_TEXT SHOWN_:
Categories
North Cascades Touring

Ruby Mountain, North Cascades

Animated Route Map

Weather busted our long-standing plan to climb Rainier this weekend. Coastal mountains do that to long-standing plans. Short-term developments dropped the crew down to me and Sam.

Storms rolled through the region most of the week, but tapered on Wednesday/Thursday, leaving us with the possibility of good turns and decent stability on Saturday. Our route search quickly took us to the North Cascades. We considered going after something high and alpine, like Colonial Peak, but ruled that out. A recent T-A-Y post points to a difficult approach and we weren’t keen on the exposed traverse below Pyramid Peak in current conditions.

Digging deeper into the grab bag of Backcountry Ski & Snowboard Routes: Washington (BSSRW) yielded Ruby Mountain. After a bit more research, we committed to Ruby. Elevation (7,408 ft) and aspect (north) would stack the deck for preserved powder from the recent storms.

As we drove through Concrete on Saturday morning, Sam asked if I’d seen the discussion surrounding Amar Andalkar’s turns post on Ruby from 2012. I hadn’t, so Sam filled me in. Amar’s report sparked a philosophical debate about why and how to document backcountry travel, particularly as it relates to “secret stashes”. BSSRW, with its description of Ruby, was published 2 years later and has since inspired much of the content on this site. What do you share? How do you share it? Skiing Ruby provided a great opportunity to reflect.

_PROVIDED MATERIAL_:
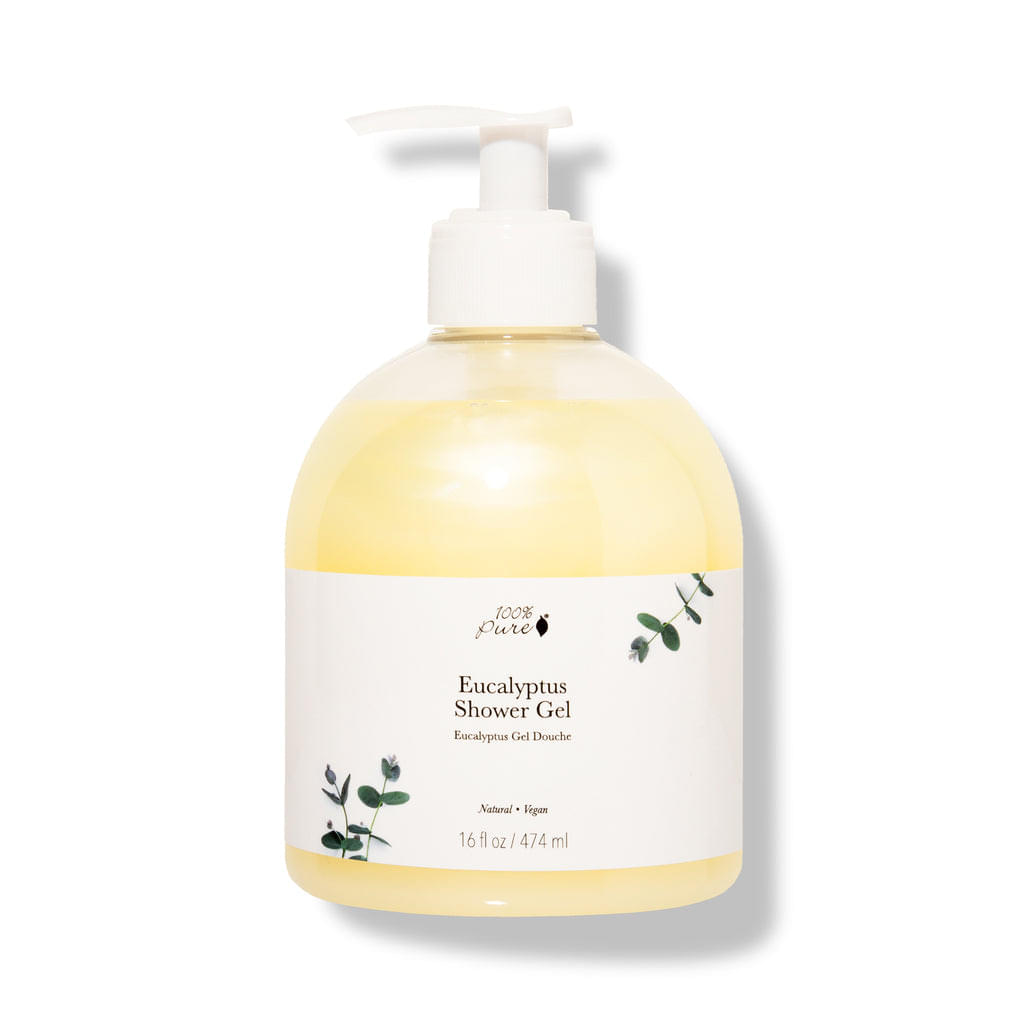 Eucalyptus Shower Gel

_USING THE INFORMATION_:
1. Decide whether each statement below agrees with the Ruby Mountain trip report. Answer yes or no for (a), (b), and (c), and quote the deciding words from the text.
(a) The weekend was originally meant for a climb of Rainier.
(b) The two skiers chose Colonial Peak as their objective.
(c) BSSRW came out before Amar Andalkar's post on Ruby.
2. Pick up the Ruby Mountain trip report after its final sentence and continue it in the same first-person voice.

_RESPONSES BY ITEM NUMBER_:
1.
(a) Yes: "Weather busted our long-standing plan to climb Rainier this weekend."
(b) No: "We considered going after something high and alpine, like Colonial Peak, but ruled that out."
(c) No: "BSSRW, with its description of Ruby, was published 2 years later"

2.
As a relative newcomer to the sport, I’m mostly a consumer. I haven’t pioneered new routes or lines. That said, every time I go out, I see something no one has seen before. Winter terrain changes constantly and those changes dictate where you go and how you get there safely. That safety piece is about collecting data at home and in the field, then applying it to make decisions. I consume data provided by professionals and individuals. Whenever I go out, I produce data with every sense at my disposal. I benefit through that consumption, it consistently brings great joy. Do I have a duty to share what I produce?

As an Open Source Geographer, I’ve spent a lot of time thinking about what it means to be a beginner in a community of “perceived experts”. I see parallels between the ethos of backcountry skiing and open geo. And both communities are changing. Over the last decade, forces of industry have driven more and more people to open source tools. If those tools want to be useful to more than just the “experts”, they have to evolve or risk irrelevance. The forces are different, but similar shifts are taking place in backcountry skiing.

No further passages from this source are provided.